> Prompt: Can you rewrite the entries from the start up to and including the line containing "594 centimetres", changing "dark green trim" to "dark green molding" and keeping everything else the same?

> Supplied records:

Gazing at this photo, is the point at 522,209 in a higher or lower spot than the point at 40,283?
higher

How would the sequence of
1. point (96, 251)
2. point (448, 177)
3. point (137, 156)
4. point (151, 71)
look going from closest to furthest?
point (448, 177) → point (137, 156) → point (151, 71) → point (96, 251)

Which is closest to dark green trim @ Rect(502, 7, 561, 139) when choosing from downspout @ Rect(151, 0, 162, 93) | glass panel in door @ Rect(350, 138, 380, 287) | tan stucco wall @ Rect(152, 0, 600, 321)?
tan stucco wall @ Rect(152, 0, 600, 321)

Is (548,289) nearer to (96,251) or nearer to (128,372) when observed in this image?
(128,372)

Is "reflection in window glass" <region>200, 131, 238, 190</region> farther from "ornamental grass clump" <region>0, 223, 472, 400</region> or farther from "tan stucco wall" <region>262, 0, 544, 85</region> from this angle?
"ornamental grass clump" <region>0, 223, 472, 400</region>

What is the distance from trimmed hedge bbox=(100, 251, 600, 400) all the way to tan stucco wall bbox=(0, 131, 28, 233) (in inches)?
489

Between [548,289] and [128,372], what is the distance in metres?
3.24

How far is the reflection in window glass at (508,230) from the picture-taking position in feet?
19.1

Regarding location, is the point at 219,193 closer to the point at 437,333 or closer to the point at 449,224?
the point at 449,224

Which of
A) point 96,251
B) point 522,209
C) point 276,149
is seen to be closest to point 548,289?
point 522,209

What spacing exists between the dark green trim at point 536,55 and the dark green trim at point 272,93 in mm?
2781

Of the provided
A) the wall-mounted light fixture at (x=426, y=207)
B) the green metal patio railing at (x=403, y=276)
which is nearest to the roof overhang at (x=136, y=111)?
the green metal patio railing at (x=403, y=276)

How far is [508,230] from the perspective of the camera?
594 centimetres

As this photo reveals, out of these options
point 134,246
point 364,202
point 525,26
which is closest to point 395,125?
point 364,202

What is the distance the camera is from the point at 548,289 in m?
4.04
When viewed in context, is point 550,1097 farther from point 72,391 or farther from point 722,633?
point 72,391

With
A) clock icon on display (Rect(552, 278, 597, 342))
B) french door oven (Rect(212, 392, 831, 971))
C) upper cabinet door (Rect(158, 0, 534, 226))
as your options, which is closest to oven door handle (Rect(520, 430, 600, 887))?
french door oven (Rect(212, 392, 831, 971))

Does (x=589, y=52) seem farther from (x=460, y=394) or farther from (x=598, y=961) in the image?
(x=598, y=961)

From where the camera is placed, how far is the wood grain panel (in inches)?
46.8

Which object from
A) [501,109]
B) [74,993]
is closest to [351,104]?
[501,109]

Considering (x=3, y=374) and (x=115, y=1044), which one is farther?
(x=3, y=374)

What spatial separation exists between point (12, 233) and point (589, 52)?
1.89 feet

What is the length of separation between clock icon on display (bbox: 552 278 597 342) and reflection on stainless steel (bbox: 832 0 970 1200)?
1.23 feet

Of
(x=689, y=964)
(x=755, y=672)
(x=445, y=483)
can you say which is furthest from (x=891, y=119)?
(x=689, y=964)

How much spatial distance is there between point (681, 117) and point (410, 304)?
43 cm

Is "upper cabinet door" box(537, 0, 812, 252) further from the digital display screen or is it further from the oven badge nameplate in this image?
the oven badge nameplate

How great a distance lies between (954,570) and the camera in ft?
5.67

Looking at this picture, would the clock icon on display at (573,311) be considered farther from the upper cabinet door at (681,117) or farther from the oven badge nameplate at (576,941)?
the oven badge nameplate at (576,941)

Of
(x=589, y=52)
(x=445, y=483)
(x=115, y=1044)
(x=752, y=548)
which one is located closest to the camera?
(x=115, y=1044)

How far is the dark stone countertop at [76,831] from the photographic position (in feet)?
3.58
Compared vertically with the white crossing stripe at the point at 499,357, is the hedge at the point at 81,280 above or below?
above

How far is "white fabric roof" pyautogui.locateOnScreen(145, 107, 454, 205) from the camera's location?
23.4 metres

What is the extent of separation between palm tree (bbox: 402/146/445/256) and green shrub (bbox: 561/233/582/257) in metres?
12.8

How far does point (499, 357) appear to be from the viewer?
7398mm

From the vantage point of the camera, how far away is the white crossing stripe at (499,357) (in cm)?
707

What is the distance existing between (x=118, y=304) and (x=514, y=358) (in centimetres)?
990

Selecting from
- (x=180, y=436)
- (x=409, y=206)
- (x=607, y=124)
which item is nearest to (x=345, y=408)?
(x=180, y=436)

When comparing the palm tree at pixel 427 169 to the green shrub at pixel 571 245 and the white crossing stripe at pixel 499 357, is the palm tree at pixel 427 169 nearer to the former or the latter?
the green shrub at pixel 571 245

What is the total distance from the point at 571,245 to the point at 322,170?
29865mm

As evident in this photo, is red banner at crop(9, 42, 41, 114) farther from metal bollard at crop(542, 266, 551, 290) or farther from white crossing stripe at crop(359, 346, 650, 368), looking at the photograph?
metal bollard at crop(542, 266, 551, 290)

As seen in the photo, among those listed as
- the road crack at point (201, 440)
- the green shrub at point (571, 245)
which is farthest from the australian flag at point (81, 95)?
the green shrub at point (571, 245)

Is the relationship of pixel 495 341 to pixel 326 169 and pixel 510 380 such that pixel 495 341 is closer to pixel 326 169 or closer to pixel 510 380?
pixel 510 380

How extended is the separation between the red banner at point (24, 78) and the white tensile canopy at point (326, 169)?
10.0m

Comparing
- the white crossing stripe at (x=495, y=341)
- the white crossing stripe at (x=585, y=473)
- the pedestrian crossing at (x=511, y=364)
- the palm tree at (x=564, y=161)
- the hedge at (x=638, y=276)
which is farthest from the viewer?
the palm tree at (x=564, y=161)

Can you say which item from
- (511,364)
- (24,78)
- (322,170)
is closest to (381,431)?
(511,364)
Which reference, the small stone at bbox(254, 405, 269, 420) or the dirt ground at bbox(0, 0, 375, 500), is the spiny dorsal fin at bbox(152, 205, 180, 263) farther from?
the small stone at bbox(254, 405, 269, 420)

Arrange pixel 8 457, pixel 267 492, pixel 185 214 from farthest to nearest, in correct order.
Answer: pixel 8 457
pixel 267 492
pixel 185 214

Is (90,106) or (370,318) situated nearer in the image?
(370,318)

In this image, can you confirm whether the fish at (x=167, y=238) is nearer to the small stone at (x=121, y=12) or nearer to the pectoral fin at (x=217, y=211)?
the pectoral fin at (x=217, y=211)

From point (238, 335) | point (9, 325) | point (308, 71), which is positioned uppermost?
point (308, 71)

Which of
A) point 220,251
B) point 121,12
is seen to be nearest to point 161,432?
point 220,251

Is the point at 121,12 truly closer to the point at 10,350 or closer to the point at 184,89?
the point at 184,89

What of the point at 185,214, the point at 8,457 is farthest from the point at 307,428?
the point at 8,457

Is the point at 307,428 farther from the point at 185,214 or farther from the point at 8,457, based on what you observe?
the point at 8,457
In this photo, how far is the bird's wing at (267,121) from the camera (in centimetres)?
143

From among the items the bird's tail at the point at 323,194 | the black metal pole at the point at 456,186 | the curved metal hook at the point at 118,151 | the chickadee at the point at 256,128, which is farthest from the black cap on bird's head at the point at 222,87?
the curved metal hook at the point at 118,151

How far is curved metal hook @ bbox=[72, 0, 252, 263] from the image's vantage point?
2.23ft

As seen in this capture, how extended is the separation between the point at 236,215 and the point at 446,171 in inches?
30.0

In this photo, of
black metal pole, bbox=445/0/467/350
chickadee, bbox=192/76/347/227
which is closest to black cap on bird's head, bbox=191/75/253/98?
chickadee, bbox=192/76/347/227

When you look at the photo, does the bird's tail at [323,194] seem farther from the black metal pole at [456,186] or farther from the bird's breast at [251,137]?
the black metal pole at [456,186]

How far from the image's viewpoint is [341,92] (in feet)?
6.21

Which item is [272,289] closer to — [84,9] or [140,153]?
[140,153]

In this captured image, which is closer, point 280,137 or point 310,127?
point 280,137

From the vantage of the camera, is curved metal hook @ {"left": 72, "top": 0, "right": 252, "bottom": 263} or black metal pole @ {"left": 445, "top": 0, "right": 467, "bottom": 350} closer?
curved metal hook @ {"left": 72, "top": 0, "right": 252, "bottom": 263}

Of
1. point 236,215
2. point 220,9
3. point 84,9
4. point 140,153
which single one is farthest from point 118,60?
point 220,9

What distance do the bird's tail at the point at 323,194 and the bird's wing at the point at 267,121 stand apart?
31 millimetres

> Answer below:
Gazing at this photo, is the point at 522,209 in a higher or lower spot than the point at 40,283?
higher

How would the sequence of
1. point (96, 251)
2. point (448, 177)
3. point (137, 156)
4. point (151, 71)
look going from closest to furthest?
point (448, 177) → point (137, 156) → point (151, 71) → point (96, 251)

Which is closest to dark green molding @ Rect(502, 7, 561, 139) when choosing from downspout @ Rect(151, 0, 162, 93) | glass panel in door @ Rect(350, 138, 380, 287) | tan stucco wall @ Rect(152, 0, 600, 321)?
tan stucco wall @ Rect(152, 0, 600, 321)

Is (548,289) nearer to (96,251) or nearer to (128,372) when observed in this image?
(128,372)

Is "reflection in window glass" <region>200, 131, 238, 190</region> farther from "ornamental grass clump" <region>0, 223, 472, 400</region> or farther from "tan stucco wall" <region>262, 0, 544, 85</region> from this angle?
"ornamental grass clump" <region>0, 223, 472, 400</region>

What is the distance from trimmed hedge bbox=(100, 251, 600, 400) all the way to tan stucco wall bbox=(0, 131, 28, 233) (in inches)?
489

Between [548,289] and [128,372], what is the distance in metres?
3.24

How far is the reflection in window glass at (508,230) from the picture-taking position in feet?
19.1

Regarding location, is the point at 219,193 closer to the point at 437,333 or closer to the point at 449,224?
the point at 449,224

Which of
A) point 96,251
B) point 522,209
C) point 276,149
is seen to be closest to point 548,289?
point 522,209

What spacing exists between the dark green molding at point 536,55 and the dark green molding at point 272,93 in mm?
2781

Of the provided
A) the wall-mounted light fixture at (x=426, y=207)
B) the green metal patio railing at (x=403, y=276)
which is nearest to the roof overhang at (x=136, y=111)?
the green metal patio railing at (x=403, y=276)

How far is [508,230] from the perspective of the camera?
594 centimetres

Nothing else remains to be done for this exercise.